# Machine learning - sprint 2

Authors: Allart Ewoud, Van Hees Maxime, Breda Bram

## Introduction

The main focus of this paper is going to be about making prediction based on the images of the restaurant listings. We see alot of oppertunities where this can come in handy such as: 
- selecting the best pictures from a listing (the one where the model predicts the highest rating)
- ...

## Importing packages

To start off we're importing all the packages.

In [1]:
import pandas as pd
import numpy as np
from tqdm import tqdm
from PIL import Image
import glob
import PIL

In [2]:
original_df = pd.read_csv("tripadvisor_dataset/restaurant_listings.csv")

# display the data and see how it formulated
pd.set_option("display.max_columns", None)

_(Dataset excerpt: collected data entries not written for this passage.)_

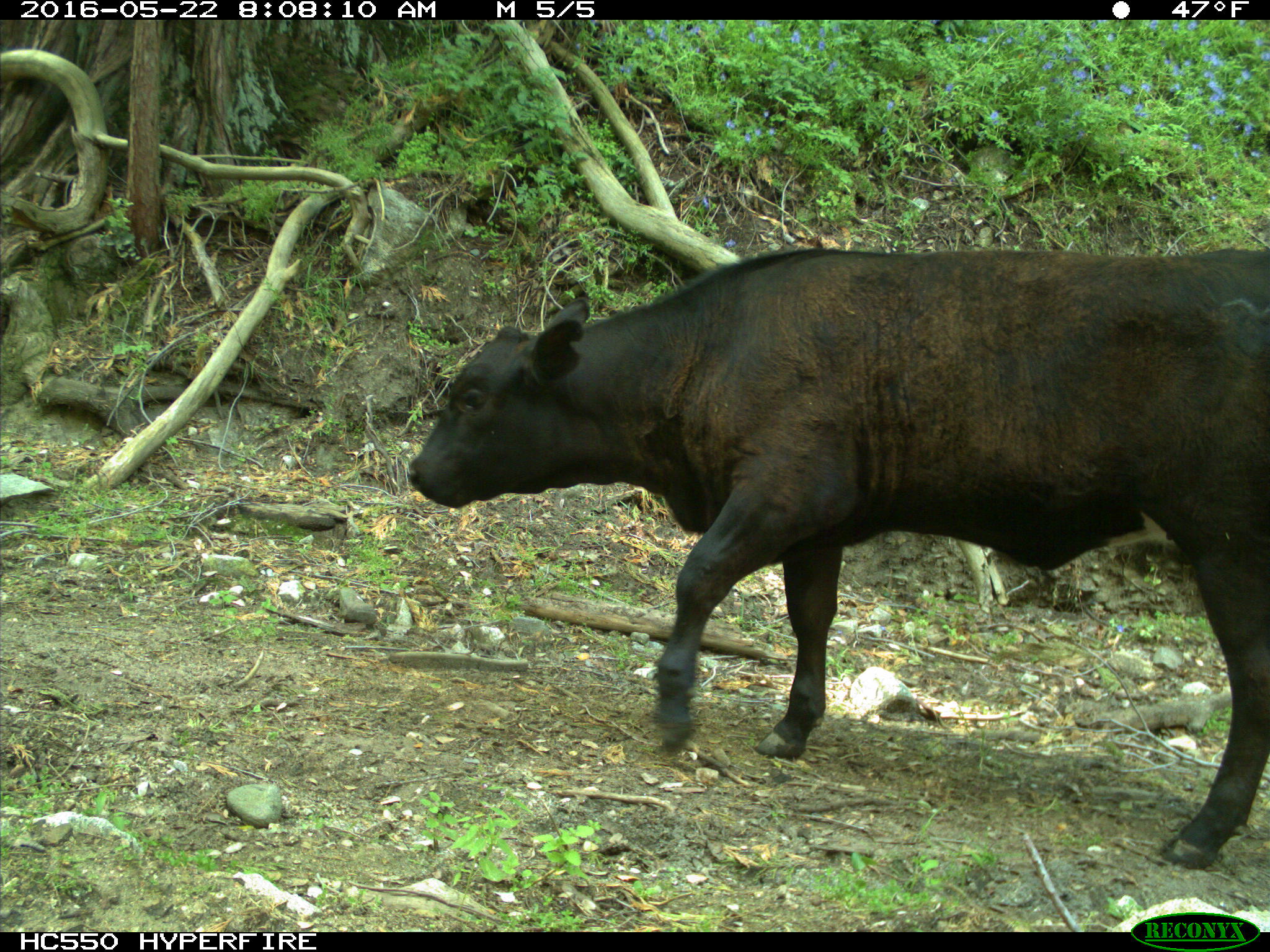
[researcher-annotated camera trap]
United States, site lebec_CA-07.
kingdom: Animalia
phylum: Chordata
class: Mammalia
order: Artiodactyla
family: Bovidae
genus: Bos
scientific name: Bos taurus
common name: domestic cow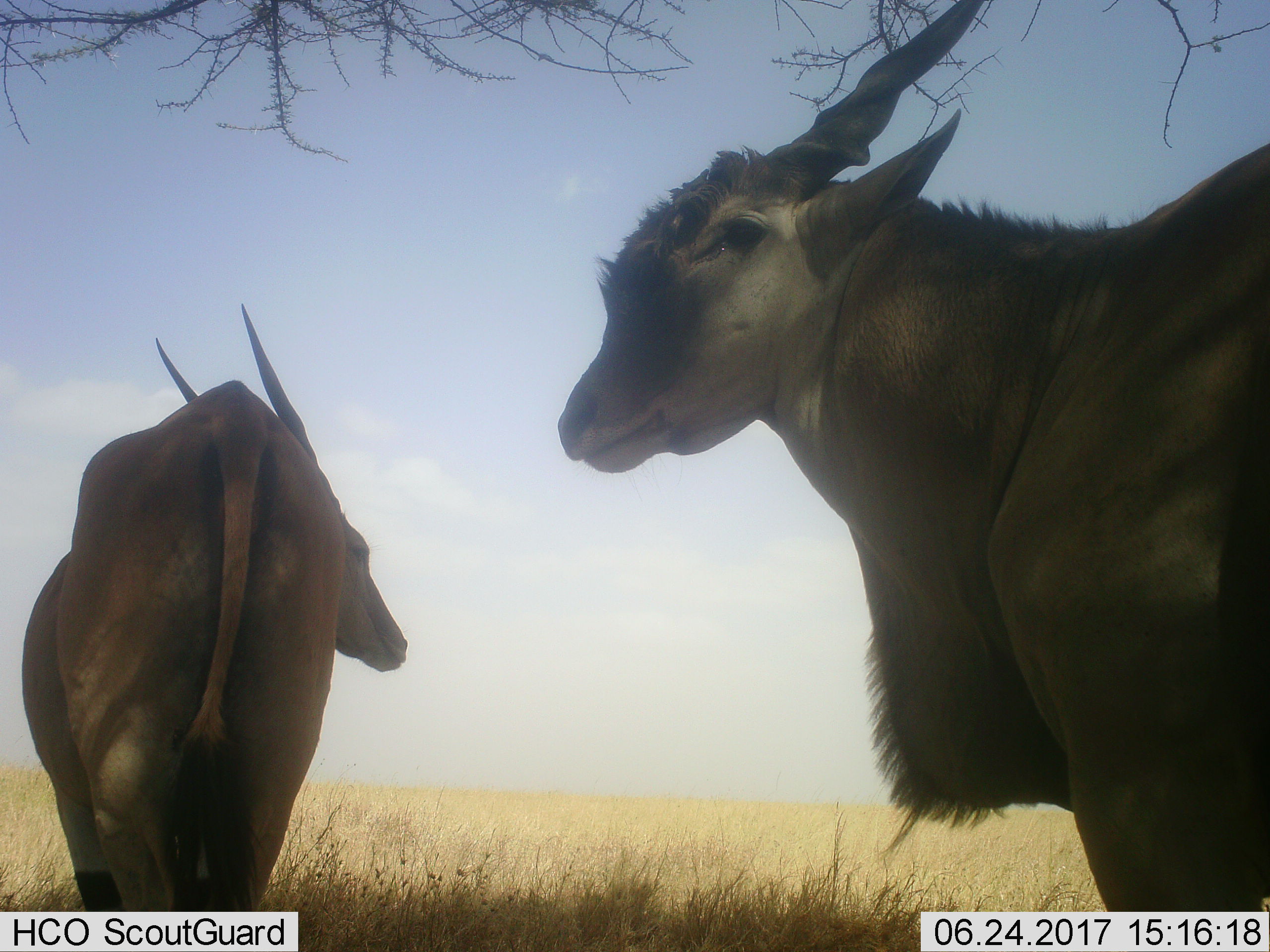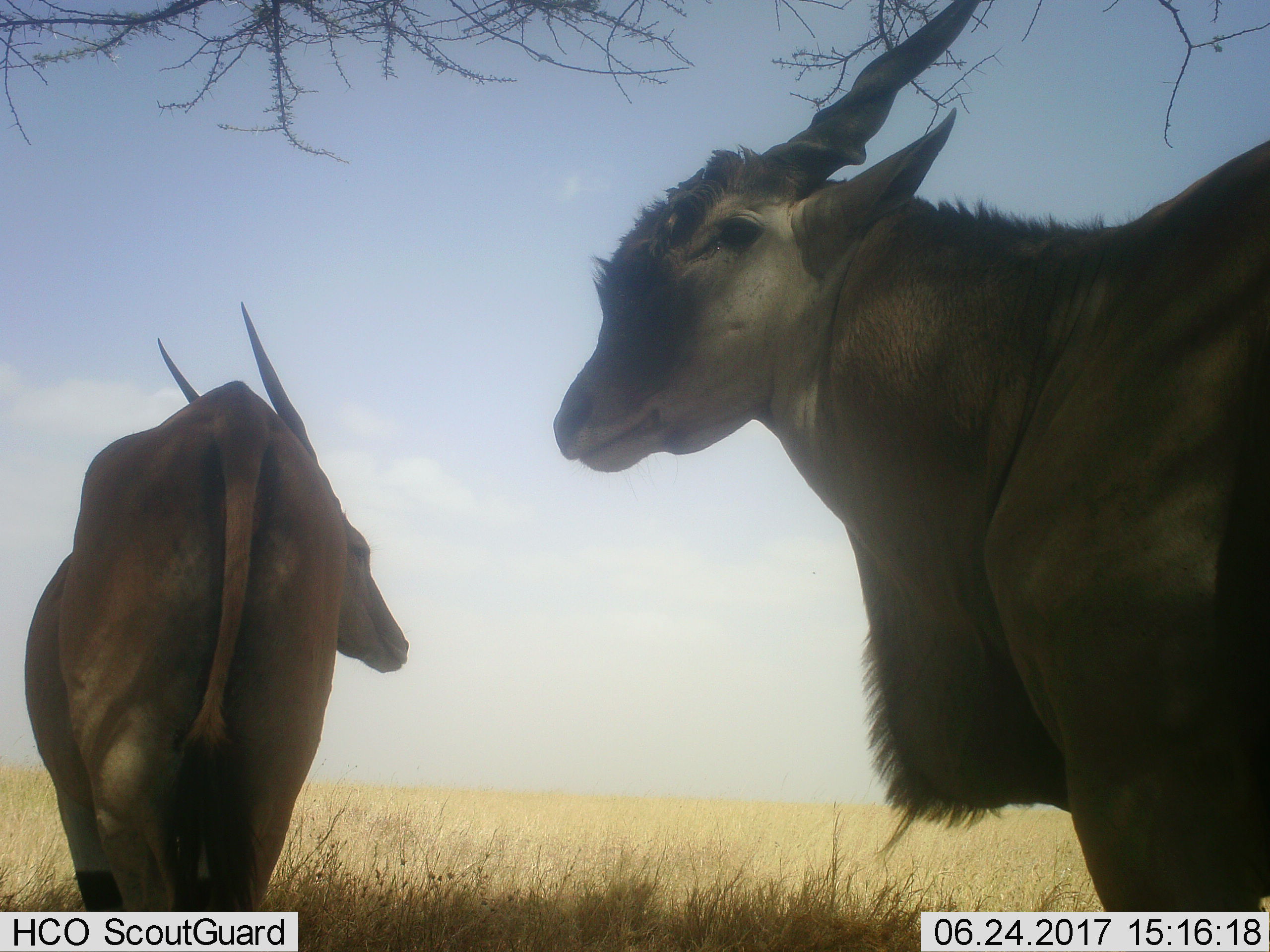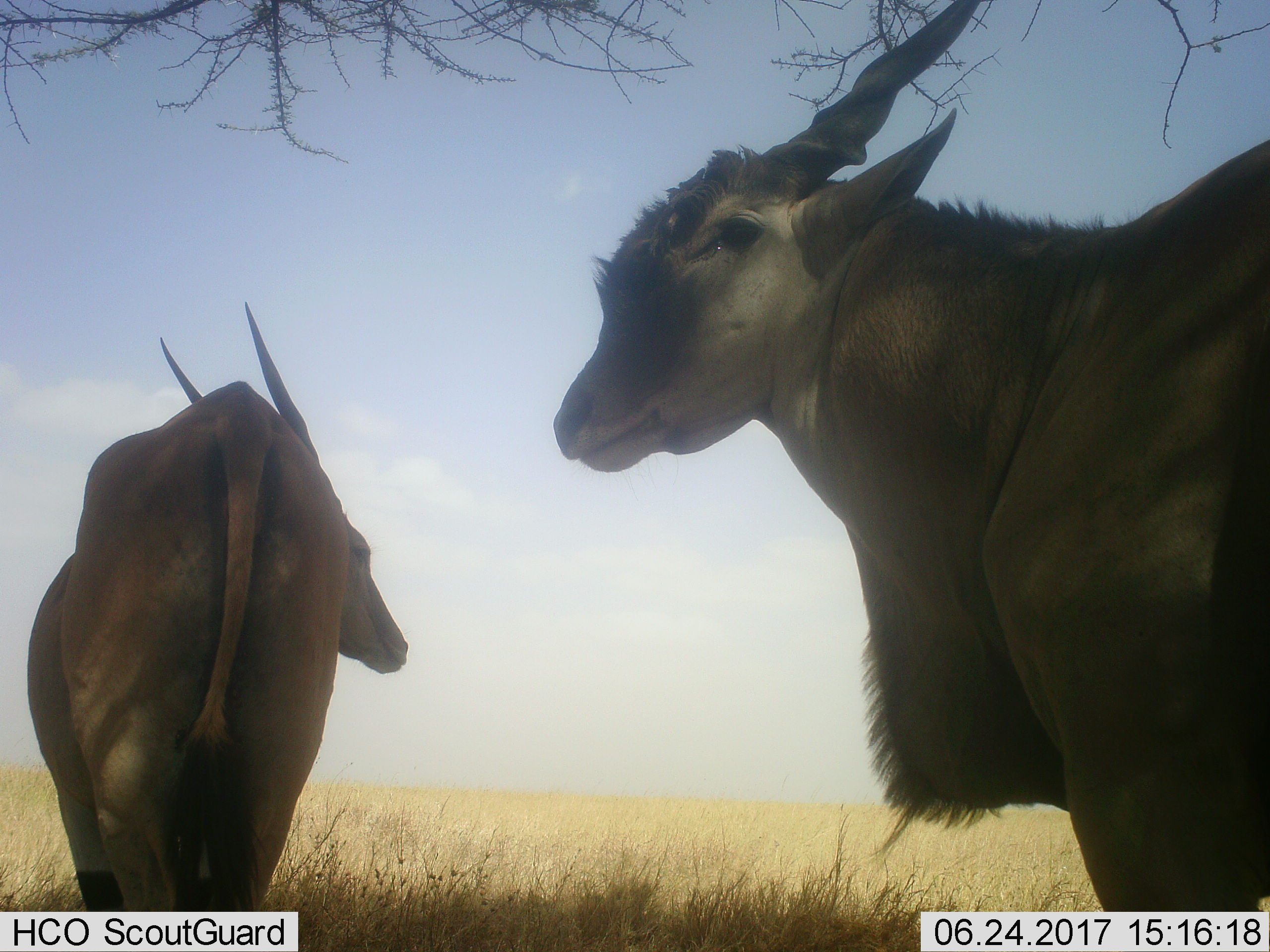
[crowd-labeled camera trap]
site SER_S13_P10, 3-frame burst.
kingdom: Animalia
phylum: Chordata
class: Mammalia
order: Artiodactyla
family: Bovidae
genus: Tragelaphus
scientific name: Tragelaphus oryx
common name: eland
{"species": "eland (Tragelaphus oryx)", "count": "2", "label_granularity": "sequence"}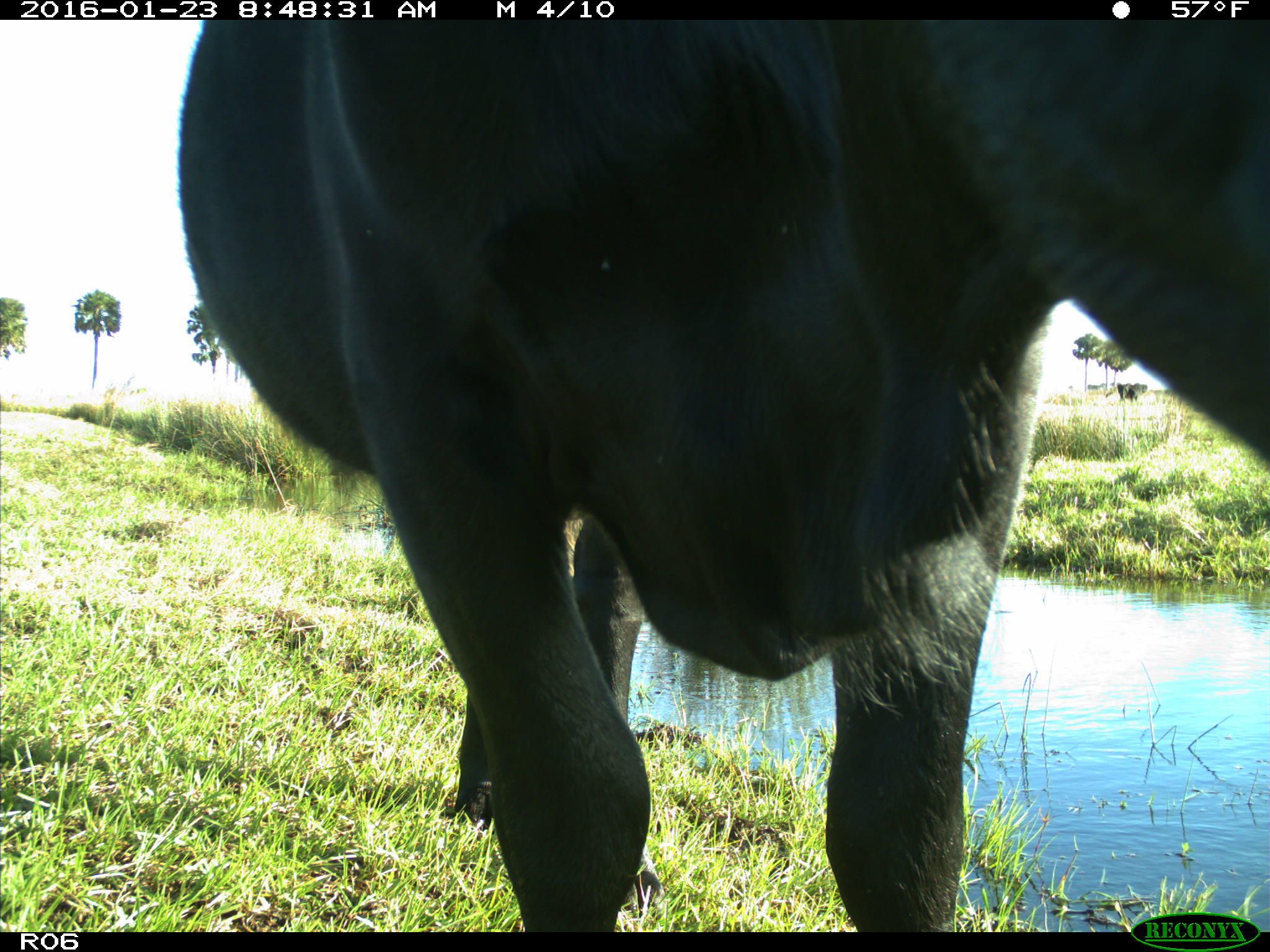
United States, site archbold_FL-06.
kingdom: Animalia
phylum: Chordata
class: Mammalia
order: Artiodactyla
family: Bovidae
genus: Bos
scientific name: Bos taurus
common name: domestic cow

numerics = ['int16', 'int32', 'int64', 'float16', 'float32', 'float64']
df = original_df.select_dtypes(include=numerics)

## Case 1

For the first case we are going to look **if we can predict scores based on the images of the listings**. One of the first things where this can come to use is for choosing the best picture of an listing. Another thing that comes to mind is by determining if the pictures corresponds to the score. This can for example be used to tell the restaurants if they have bad or good pictures.

### preprocessing 

The first step is getting the scores and by adding the preprocessing steps.

In [3]:
# general rating
df = df.drop(columns=["atmosphere rating"])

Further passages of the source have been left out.